Escribirlo: A Writing Workshop in Spanish

with Álvaro Enrigue
Wednesday, March 24, 2021 • Wednesday, March 31, 2021 Wednesday, April 7, 2021• Wednesday, April 14, 2021
4 p.m. – 5:15 p.m.

Applications & nominations are closed.
Deadline: March 9.

El psiquiatra Jonathan Shay descubrió un parentesco notable entre lo que hacían y decían los veteranos a la guerra de Vietnam y los héroes clásicos de La Ilíada—aunque unos fueran de carne y hueso y otros de ficción. ¿Homero padecía PTSD? Nunca lo vamos a saber, pero es un hecho que los pacientes del Dr. Shay mejoran cuando escriben. Escribimos por necesidad y por oficio, pero también porque organiza, aclara y le da sentido a lo que hacemos.

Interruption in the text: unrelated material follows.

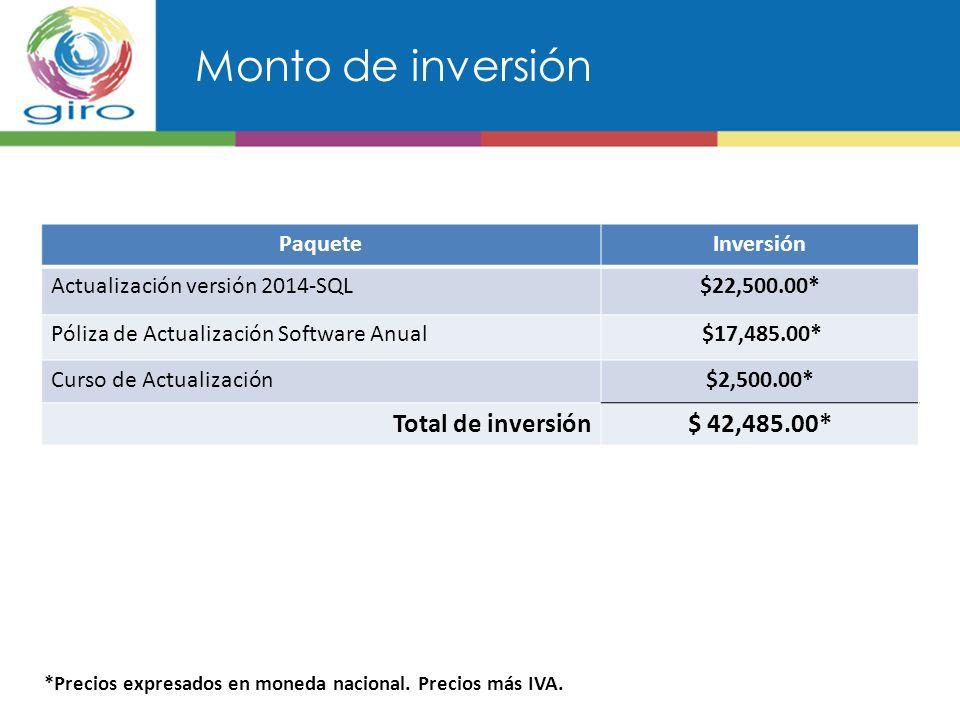 Monto de inversión PaqueteInversión Actualización versión 2014-SQL$22,500.00* Póliza de Actualización Software Anual $17,485.00* Curso de Actualización$2,500.00* Total de inversión$ 42,485.00* *Precios expresados en moneda nacional.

Jonathan Shay, a staff psychiatrist in the Department of Veterans Affairs, discovered enormous similarities in the behavior of Homer’s classic heroes and Vietnam War veterans suffering from PTSD. Was Homer a soldier? We will never know, but we know for a fact that Dr. Shay’s patients get better when they write. We tell stories for whatever reason, but mainly because it brings order, clarity, and sense to what we do.

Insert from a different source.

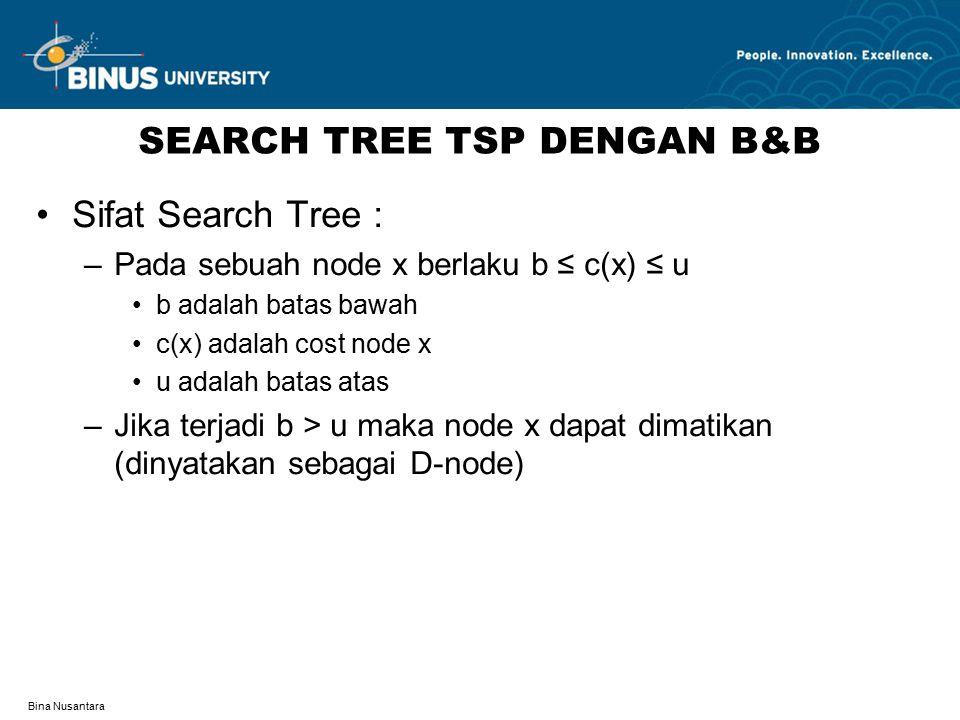 Bina Nusantara SEARCH TREE TSP DENGAN B&B Sifat Search Tree : –Pada sebuah node x berlaku b ≤ c(x) ≤ u b adalah batas bawah c(x) adalah cost node x u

This is a four-session master class. The first three sessions will be a writing workshop led by Enrigue and conducted in Spanish. Participants will write essays (in Spanish) which will then be workshopped with the group. In the fourth and final session, teachers will gather to discuss how the experience might be applied to their classrooms.

Álvaro Enrigue was a Cullman Center Fellow at the New York Public Library and a member of the Sistema Nacional de Creadores of Mexico. His work, written in Spanish or English, has appeared in The New York Times, El País, The Believer, Letras Libres, and both The New York and London Review of Books, among others. He is the author of five novels, three books of short stories, and one book of literary criticism. His novel Sudden Death, first published in Spain as Muerte Súbita in 2013, was awarded the prestigious Herralde Prize in Spain, the Elena Poniatowska International Novel Award in Mexico, and the Barcelona Prize for Fiction. Enrigue was born in Mexico and lives in New York City.